See Also (Topic, Algorithm, Electronic Media Element)
  • Headache
  • Hypertensive Emergencies
  • Seizure
CODES
ICD9
  • 431 Intracerebral hemorrhage
  • 853.00 Other and unspecified intracranial hemorrhage following injury without mention of open intracranial wound, unspecified state of consciousness
ICD10
  • I61.9 Nontraumatic intracerebral hemorrhage, unspecified
  • S06.360A Traum hemor cereb, w/o loss of consciousness, init
INTUSSUSCEPTION
Roger M. Barkin
BASICS
DESCRIPTION
  • The proximal bowel invaginates into the distal bowel, producing infarction and gangrene of the inner bowel:
    • >80% involve the ileocecal region.
  • Often occurs with a pathologic lead point in children >2 yr:
    • Hypertrophied lymphoid patches may be present in infants.
    • Children >2 yr: 1/3 of patients have pathologic lead point.
    • Children >6 yr: Lymphoma is the most common lead point.
    • Adults usually have a pathologic lead point.
  • The most common cause of intestinal obstruction within the 1st 2 yr of life
  • Epidemiology in US:
    • Most frequently between 5 and 9 mo of age
    • Incidence is 2.4 cases per 1,000 live births.
    • Male > female predominance of 2:1
    • Mortality <1%
  • Morbidity increases with delayed diagnosis.
ALERT

Patients, particularly those in the pediatric age group, with a picture of potential intestinal obstruction, especially with hematest-positive stool or altered mental status, need to have intussusception considered.

ETIOLOGY
  • Most cases (85%) have no apparent underlying pathology.

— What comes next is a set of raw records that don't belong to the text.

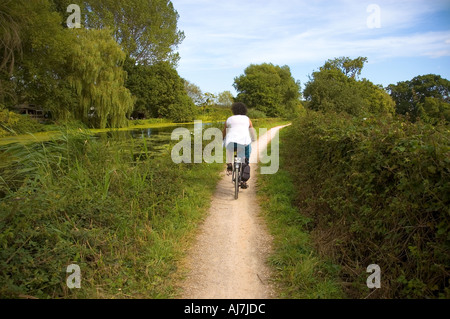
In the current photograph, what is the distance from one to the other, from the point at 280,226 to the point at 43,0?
2622cm

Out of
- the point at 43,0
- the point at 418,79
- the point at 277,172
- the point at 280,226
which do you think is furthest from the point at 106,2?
the point at 280,226

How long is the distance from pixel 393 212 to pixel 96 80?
28.0 metres

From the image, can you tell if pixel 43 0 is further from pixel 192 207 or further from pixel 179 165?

  • Predisposing conditions that create a lead point for invagination, esp. in older children and adults:
    • Masses/tumors:
      • Lymphoma
      • Lipoma
      • Polyp
      • Hypertrophied lymphoid patches
      • Meckel diverticulum
    • Infection:
      • Adenovirus or rotavirus infection
      • Parasites
    • Foreign body
    • Henoch–Schönlein purpura
    • Celiac disease and cystic fibrosis (small intestine intussusception)
DIAGNOSIS
SIGNS AND SYMPTOMS
History
  • Classic triad (present in <50% of patients):
    • Abdominal pain
    • Vomiting, often bilious
    • Stools have blood and mucus (“currant jelly” stools)
  • Recurrent painful episodes accompanied by pallor and drawing up of the legs; intermittent fits of sudden intense pain with screaming and flexion of legs:
    • Occur in 5–20 min intervals
  • Mental status changes:
    • Irritability
    • Lethargy or listlessness; child can be limp or have a rag doll appearance.
    • May precede abdominal findings.
  • Stool variable:
    • Heme-positive (occult), bloody, or “currant jelly”
  • Preceding illness several days or weeks prior to the onset of abdominal pain:
    • Diarrhea
    • Viral syndrome
    • Henoch–Schönlein purpura
  • Recurrent intussusception occurs in <10% of patients.